Tuesday, January 3, 2012

Country Life...Guns and Meth, Guns and Booze........
and Politics

Just Good Humor?
Or really not so funny?

This is a seasonal classic, particularly among the rural dwellers across the country.


But it generates a bit of fuss when not everyone in fly over land takes it kindly, or finds some of  the references to alcohol or illegal drug use, particularly in connection with hunting, strikes them as 'mean spirited'.  As distinct from alcohol 'spirited', that is, or more tolerant and approving humor.  It goes beyond laughing with versus laughing at a group of people, but in either case, there is a core of fact underlying both kinds of artistic expression.


This Disney cartoon, back in the pre-Politically Correct days, was in competition for an animation Academy Award in 1955, losing to Merrie Melodies 'Speedy Gonzales' cartoon about Mexican mice trying illegally to cross the border to steal American cheese.
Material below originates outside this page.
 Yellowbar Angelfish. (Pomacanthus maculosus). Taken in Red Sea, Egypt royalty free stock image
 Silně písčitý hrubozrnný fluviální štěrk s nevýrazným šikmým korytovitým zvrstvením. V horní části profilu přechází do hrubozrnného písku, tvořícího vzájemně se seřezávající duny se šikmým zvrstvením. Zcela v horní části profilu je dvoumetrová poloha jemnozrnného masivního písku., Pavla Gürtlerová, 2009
So......how accurate are the claims about careless, reckless, or chemical use impaired hunting?

Snopes has a section on it, HERE.

And then we have this more recent news item on an off-duty Massachusetts State Police Trooper who shot a woman he mistook for a deer.  From the AP:

Off-duty Massachusetts State Police trooper shoots Norton woman, says he thought she was deer

Published: Sunday, January 01, 2012, 1:43 PM     Updated: Sunday, January 01, 2012, 1:47 PM

NORTON, Mass. (AP) — Police say an off-duty state trooper who was hunting in Norton has shot and wounded a 66-year-old woman walking her two dogs after sunset, claiming that he thought she was a deer.

The woman was hit in the torso while walking on a wooded path at about 5 p.m. Saturday. Norton police say the trooper called 911 after realizing that his target was not a deer.

State police on Sunday said the trooper is not being identified because he faces no charges and no internal investigation.

The woman was taken to Rhode Island Hospital for treatment. Authorities did not immediately release additional information on her condition.

The woman is not being fully identified by police who said she and the trooper live in Norton.

Norton, state and environmental police officers are investigating the incident.
Now I will be the first to concede that hunters would not harvest nearly as many deer if  they were limited to screw drivers, or less lethal weapons, like bows and arrows.  I also have no reason to suggest that this particular hunter who shot the woman mistaking her for a deer was under the influence of either legal or illegal substances.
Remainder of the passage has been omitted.